Eso… sería su mayor error de juicio.

Luke se plantó frente al espejo.

—Madre, ¿debo vestir las túnicas esmeralda o las negras con plata que me dan aire de tirano ilustrado?

Elizabeth parpadeó.

—Las… esmeralda —dijo, algo aturdida.

—Hmm, bien —asintió Luke, girando con una gracia antinatural, como si el viento lo amara—. Representan renacimiento, serenidad… y pragmatismo implacable.

Durante cinco minutos ajustó su cuello con precisión quirúrgica, mientras murmuraba frases poéticas que él mismo había compuesto. Cada una más absurda que la anterior.

—Quiero que sienta que le ofrezco un melocotón inmortal, no un simple pastel de calabaza.

—Debo proyectar vulnerabilidad altiva.

—Le entregaré un talismán espiritual… quizá una pluma de pato grabada con runas.

Elizabeth bebió más té.

Supo que necesitaría otra taza.

En su jaula encantada, Shadow Lotus—antes conocida como la profesora McGonagall—lo observaba todo con los ojos bien abiertos, como quien ha presenciado el apocalipsis y ahora asiste a la secuela.

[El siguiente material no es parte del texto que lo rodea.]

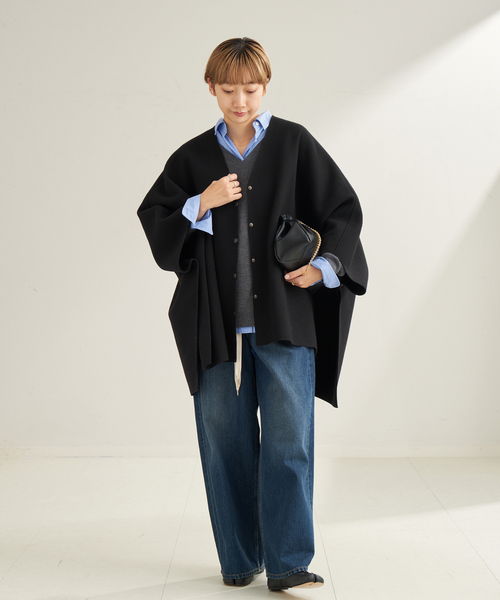 美品⁂レア⁂ヴァンキッシュ⁂メルトンポンチョ　ダブルジップ　フード　ブラック Traditional Weatherwear（トラディショナル ウェザーウェア
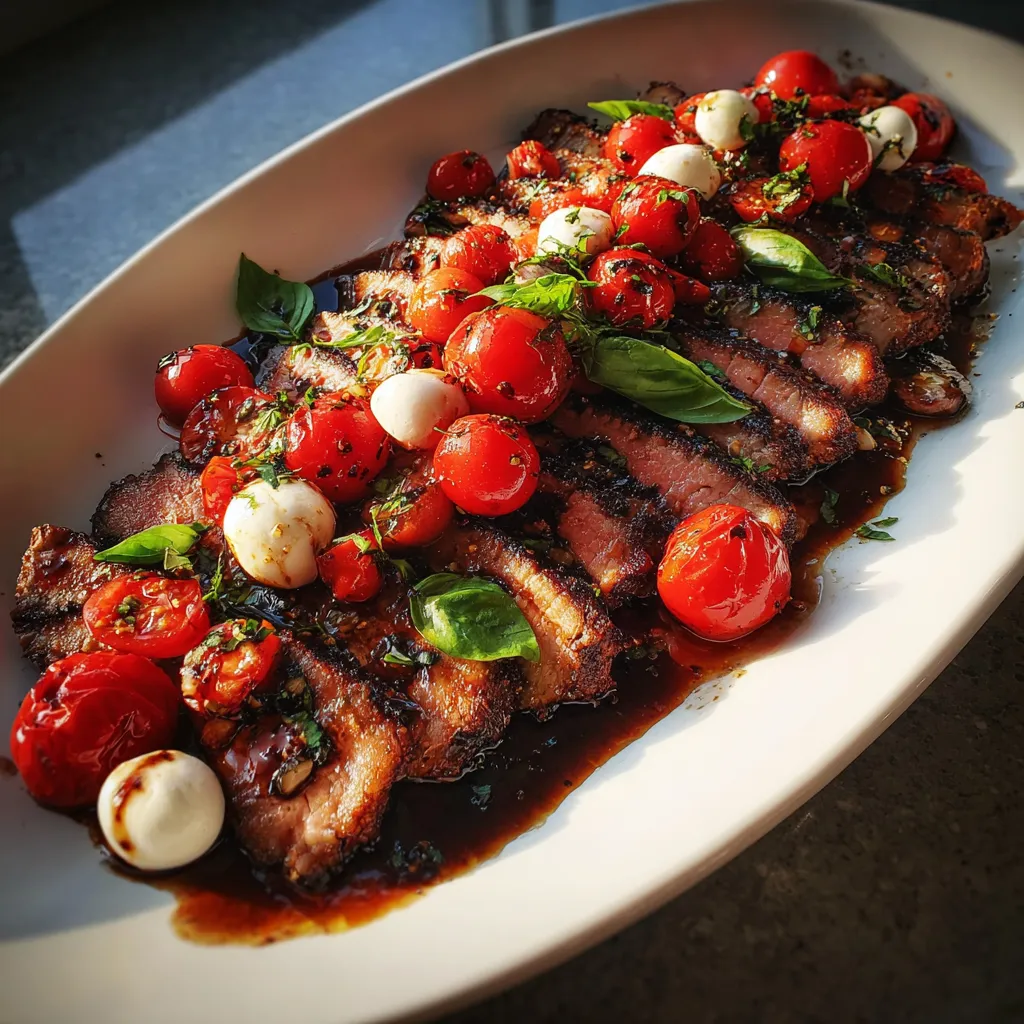Crispy Bacon with Balsamic Cherry Tomatoes, Fresh Mozzarella, and Basil - tertiary view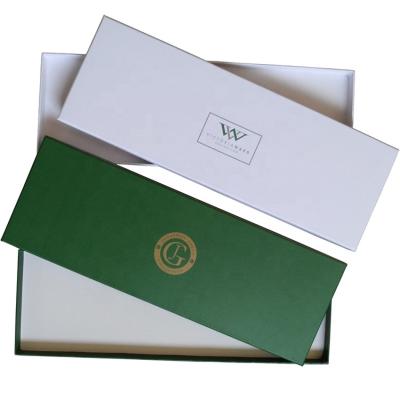 China Recyclable Gold Border Metallic Gold Foiled Rim Premium Quality Bespoke Scarves Custom Packaging Box Link Box for sale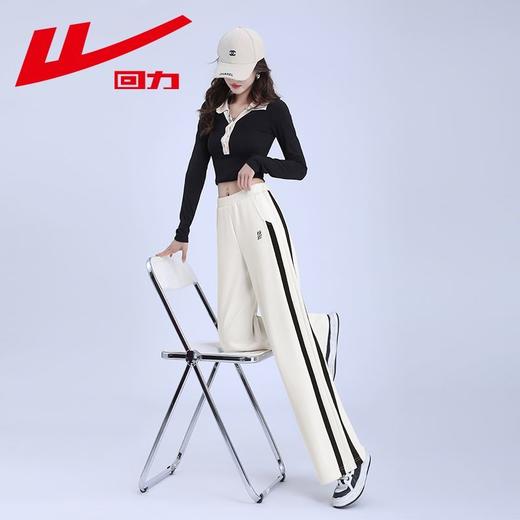 回力黑色运动裤女春季2025新款侧边条纹宽松阔腿直筒卫裤冬季裤子 商品图9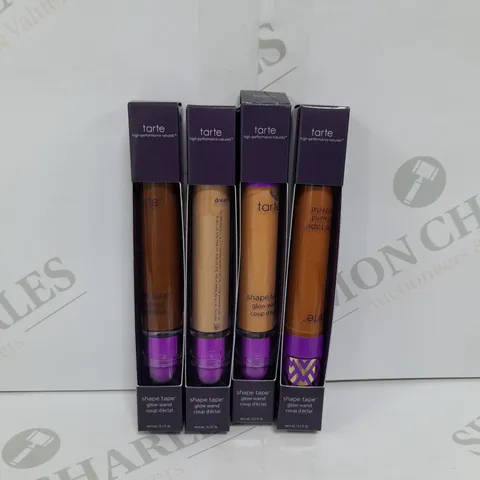 4 ASSORTED TARTE SHAPE TAPE GLOW WAND TO INCLUDE MOONBEAM AND ABLAZE SHADES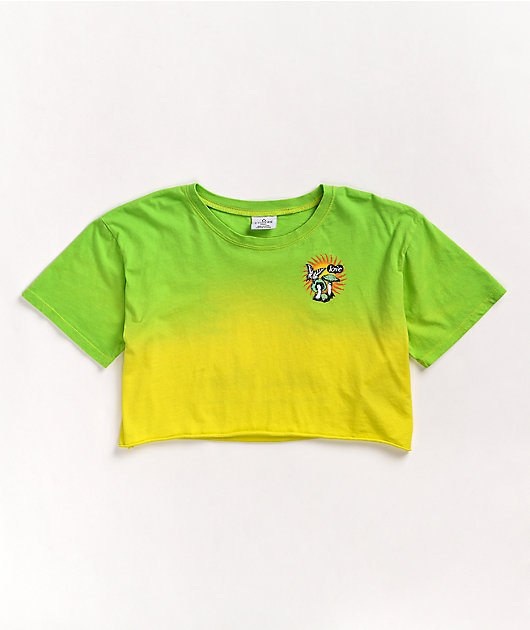 Empyre Kipsy Love Doesn't Cost Yellow & Green Ombre Crop T-Shirt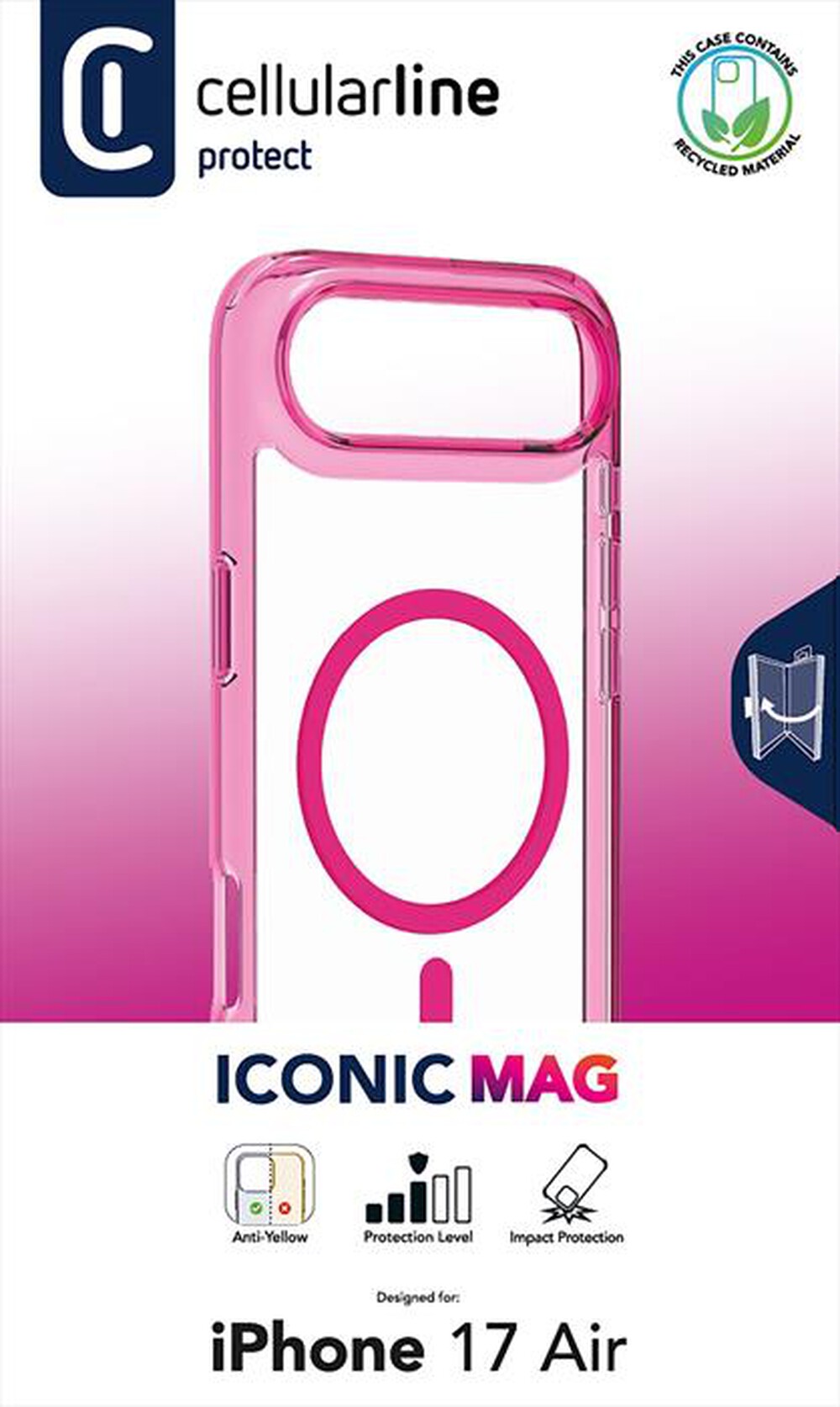 Immagine del prodotto CELLULARLINE - Custodia ICONIC MAG per IPHONE AIR-Rosa, Trasparente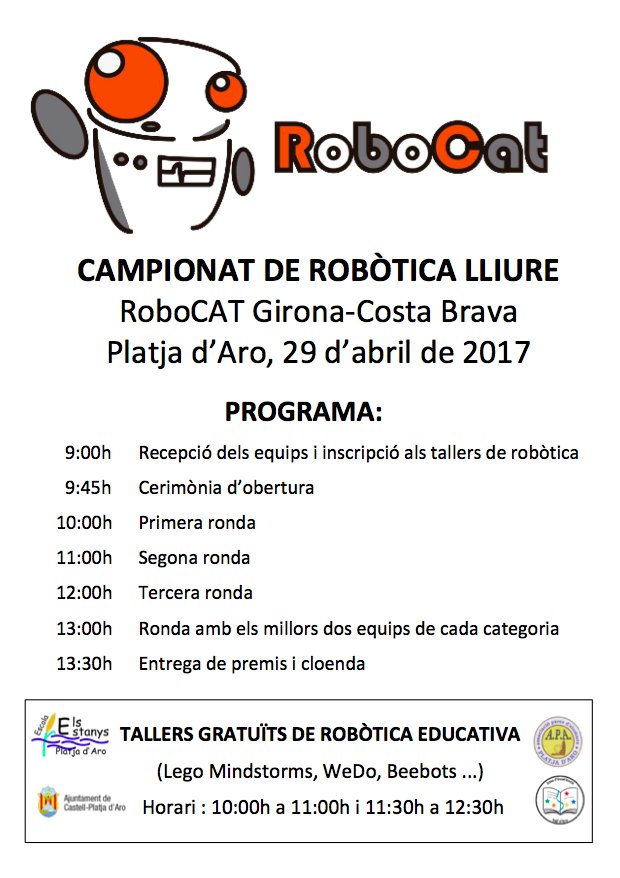 robocatoficial's tweet image. Aquest dissabte a partir de les 9 del matí no us perdeu la RoboCAT Girona-Costa Brava a Platja d&apos;Aro #RoboCAT17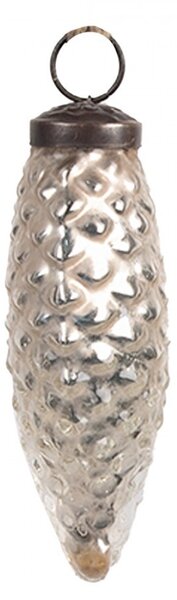Strieborná sklenená vianočná ozdoba v tvare šišky S - Ø 4*10 cm - Clayre & Eef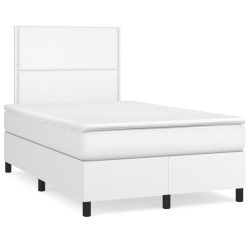 Boxspringbett mit Matratze & LED Weiß 120x190 cm Kunstleder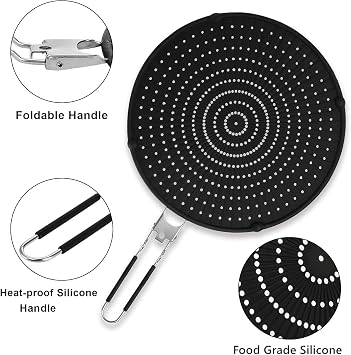 Frcctre 2 Pack Silicone Splatter Screen for Frying Pan, 13 Versatile Grease Splatter Guard with Foldable Handle, Food Grade Heat Resistant Oil Splash Guard, Cooling Mat, Drain Board for Cooking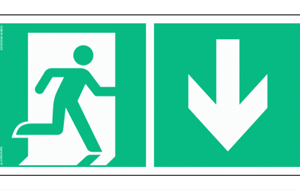 Znak ewakuacyjny AE099 Kierunek do wyjścia ewakuacyjnego w dół prawostronny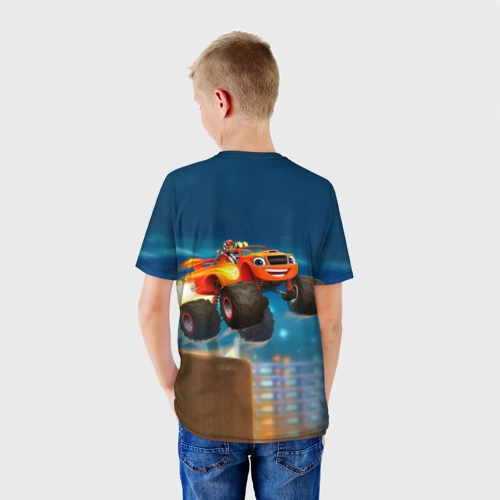 Детская футболка 3D с принтом Вспыш и чудо-машинки, вид сзади #2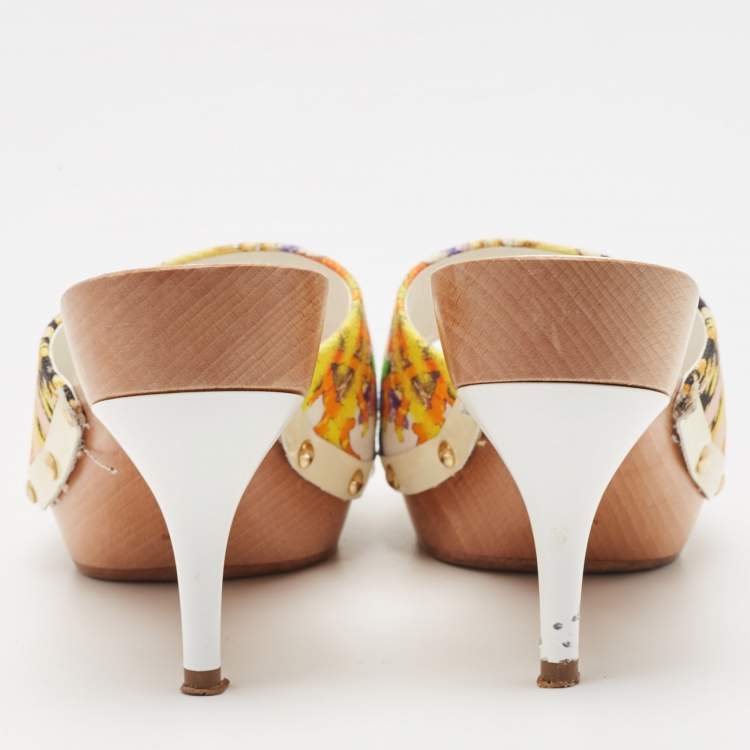 Pre Owned Versace Multicolor Printed Canvas Clog Slide Sandals Size 36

"Esta es mi vida ahora," pensó.

"Este muchacho, este pequeño demonio, planea cortejar mujeres con 'amuletos espirituales' y cuentos sobre sectas que no existen. Nunca volveré a tener un martes normal."

Aún traumatizada por los efectos de la Mirada Embarazadora™, se acurrucó, buscando consuelo en el placer más simple y primitivo: pollo cocido.

El plato a su lado aún humeaba, aromático. Elizabeth jamás escatimaba en sabor.

Mientras masticaba lentamente, intentó olvidar.

Su vida anterior, llena de clases, disciplina y dignidad… se sentía lejana.

Ahora era una gata, atrapada en el hogar de un muchacho que creía que las técnicas de cultivo superaban todo el currículo de Hogwarts, y que ya se autoproclamaba patriarca de la escuela antes de terminar su primer año.

Se lamió la pata.

Se limpió el rostro con resignación felina.

—Sobreviviré —pensó, con férrea determinación—. Solo eso. Mantenerme callada. No atraer su atención. No provocarlo. Quizá… con suerte… pueda engordar y estar calentita. Dormiré al sol, ronronearé cuando me acaricien. Rechazaré todo estrés. Me convertiré en una buena gata.

Suspiró y dejó caer su cuerpo sobre los cojines encantados.

Cerró los ojos dorados. Murmuró:

—Hmm… Pusieron mi jaula cerca de la chimenea… Nya…

Y ronroneó.

Afuera, Hogwarts brillaba bajo las estrellas.

Dentro, un joven maestro se preparaba para el amor, una madre fingía no saber, y una gata planeaba su retiro emocional.